Professor Burger von der Rand Afrikaanse Universiteit kommentierte resignierend: "Es treffen sich zwei inkompatible Weltanschauungen." Außerdem stellte sie fest, daß die Vernichtung von Bildungsstrukturen in der Zeit des "Befreiungskampfes" einen hohen Preis gefordert habe, und schätzte, daß 70 Prozent der schwarzen "Lehrer", die das neue System einführen sollen, selbst "faktisch Analphabeten sind oder teilweise analphabetische Eigenschaften haben". Nicht nur seien zwischen 1984 und 1994 insgesamt 1.700 Schulen durch ANC-Aktivisten mit der Parole "Befreiung vor Bildung" zerstört worden (allein 308 Schulen wurden niedergebrannt), sondern es sei darüber hinaus eine Generation von Lehrern herangewachsen, deren Wissen sich auf (den allerdings auch eurozentristischen) Karl Marx und auf Mao beschränke.

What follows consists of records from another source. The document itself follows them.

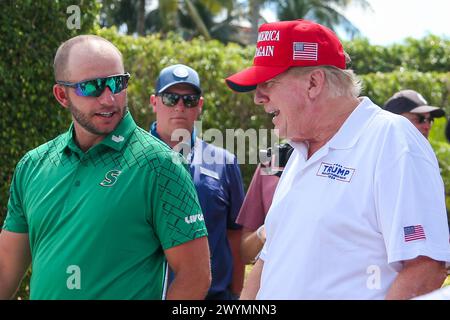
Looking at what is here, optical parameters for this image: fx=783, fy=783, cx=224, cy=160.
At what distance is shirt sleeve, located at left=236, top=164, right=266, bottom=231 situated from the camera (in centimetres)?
474

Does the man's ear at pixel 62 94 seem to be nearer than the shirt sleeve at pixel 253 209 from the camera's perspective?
Yes

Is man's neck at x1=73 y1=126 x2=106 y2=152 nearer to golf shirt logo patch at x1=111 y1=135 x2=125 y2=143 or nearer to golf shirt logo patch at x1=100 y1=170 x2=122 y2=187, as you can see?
golf shirt logo patch at x1=111 y1=135 x2=125 y2=143

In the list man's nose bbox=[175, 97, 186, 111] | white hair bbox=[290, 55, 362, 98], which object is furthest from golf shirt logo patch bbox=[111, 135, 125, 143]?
man's nose bbox=[175, 97, 186, 111]

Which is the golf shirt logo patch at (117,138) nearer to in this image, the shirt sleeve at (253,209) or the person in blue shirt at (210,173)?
the person in blue shirt at (210,173)

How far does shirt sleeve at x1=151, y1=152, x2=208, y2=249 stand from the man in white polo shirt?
0.33 m

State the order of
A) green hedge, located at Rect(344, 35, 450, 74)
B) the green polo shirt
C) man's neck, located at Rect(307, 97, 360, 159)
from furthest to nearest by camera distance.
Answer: green hedge, located at Rect(344, 35, 450, 74) → the green polo shirt → man's neck, located at Rect(307, 97, 360, 159)

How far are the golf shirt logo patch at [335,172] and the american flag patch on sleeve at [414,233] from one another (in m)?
0.27

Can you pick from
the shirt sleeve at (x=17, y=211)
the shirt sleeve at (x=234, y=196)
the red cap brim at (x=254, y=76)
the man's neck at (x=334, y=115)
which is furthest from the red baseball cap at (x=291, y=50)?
the shirt sleeve at (x=234, y=196)

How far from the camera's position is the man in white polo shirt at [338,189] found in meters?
2.54

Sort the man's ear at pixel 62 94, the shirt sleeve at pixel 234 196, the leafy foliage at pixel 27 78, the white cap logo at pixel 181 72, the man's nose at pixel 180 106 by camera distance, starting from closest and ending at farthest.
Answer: the man's ear at pixel 62 94 < the shirt sleeve at pixel 234 196 < the man's nose at pixel 180 106 < the white cap logo at pixel 181 72 < the leafy foliage at pixel 27 78

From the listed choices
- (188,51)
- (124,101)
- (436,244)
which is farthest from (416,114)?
(188,51)

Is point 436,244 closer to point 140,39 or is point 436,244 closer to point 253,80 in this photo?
point 253,80

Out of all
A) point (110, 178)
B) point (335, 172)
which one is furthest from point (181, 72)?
point (335, 172)

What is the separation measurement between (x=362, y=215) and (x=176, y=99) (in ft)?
9.19
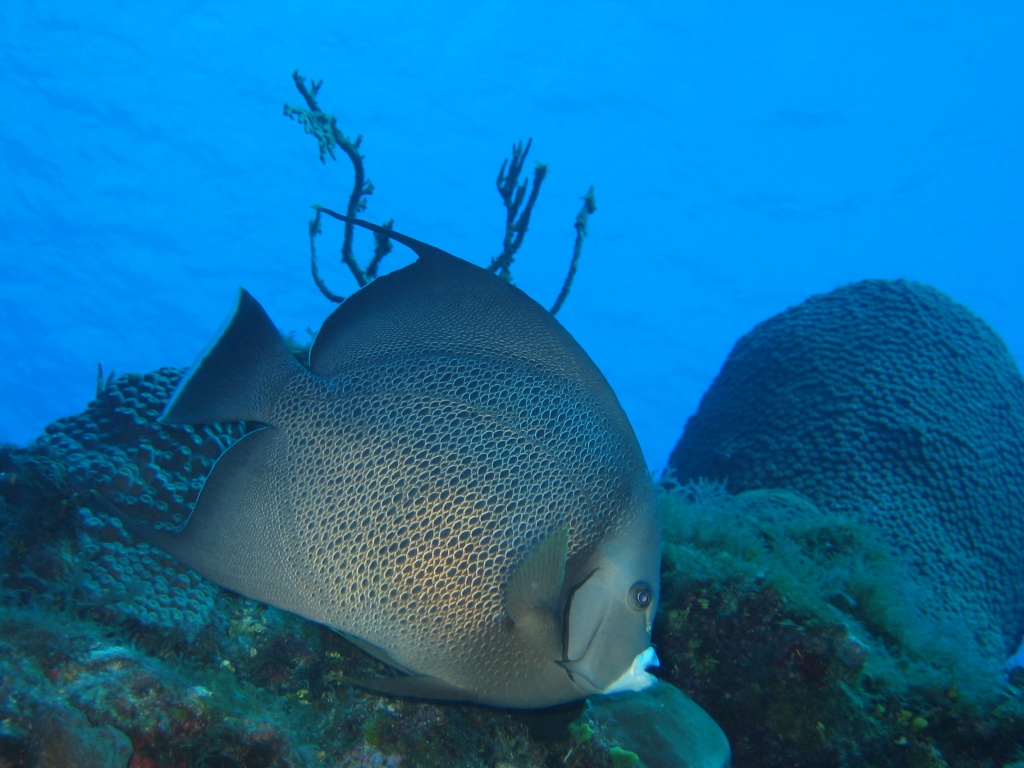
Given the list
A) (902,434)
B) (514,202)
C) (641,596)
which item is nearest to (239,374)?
(641,596)

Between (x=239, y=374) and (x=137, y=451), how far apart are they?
1.35 metres

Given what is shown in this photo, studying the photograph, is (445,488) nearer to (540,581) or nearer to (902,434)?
(540,581)

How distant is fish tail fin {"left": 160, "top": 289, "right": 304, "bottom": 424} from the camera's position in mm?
1433

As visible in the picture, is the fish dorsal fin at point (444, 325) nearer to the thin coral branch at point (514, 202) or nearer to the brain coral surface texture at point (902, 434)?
the thin coral branch at point (514, 202)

Für die Weißen Südafrikas, die ein in der abendländischen Kultur verwurzeltes Bildungssystem als Voraussetzung für die Entwicklung ihrer nachwachsenden Generationen erachten, bricht jetzt eine Welt zusammen. Wer es sich leisten kann, schickt seine Kinder auf Privatschulen, und es ist inzwischen ratsam geworden, seine Sprößlinge schon kurz nach der Geburt anzumelden, da diese Schulen lange im voraus ausgebucht sind. Hinzu kommt, daß viele Kinder durch Heimschulprogramme auf dem westlichen Niveau gehalten werden. Andere, die sich solche Optionen nicht leisten können, werden allerdings – wie es sich in Vrÿburg gezeigt hat – um ihre Institutionen kämpfen.

Als Reaktion auf die gewandelten Formen des Rassismus im "Neuen Südafrika" werden unter den Buren die Rufe nach einem eigenen "Volksstaat" inzwischen wieder deutlich lauter. – Mit dem Appell des deutschen Bundespräsidenten an die junge Generation in Südafrika, das "Experiment der Weltgesellschaft als gedanklicher Vorreiter zu einem Erfolg" zu bringen, können die jungen Buren angesichts ihrer alltäglichen multikulturellen Erfahrungen herzlich wenig anfangen.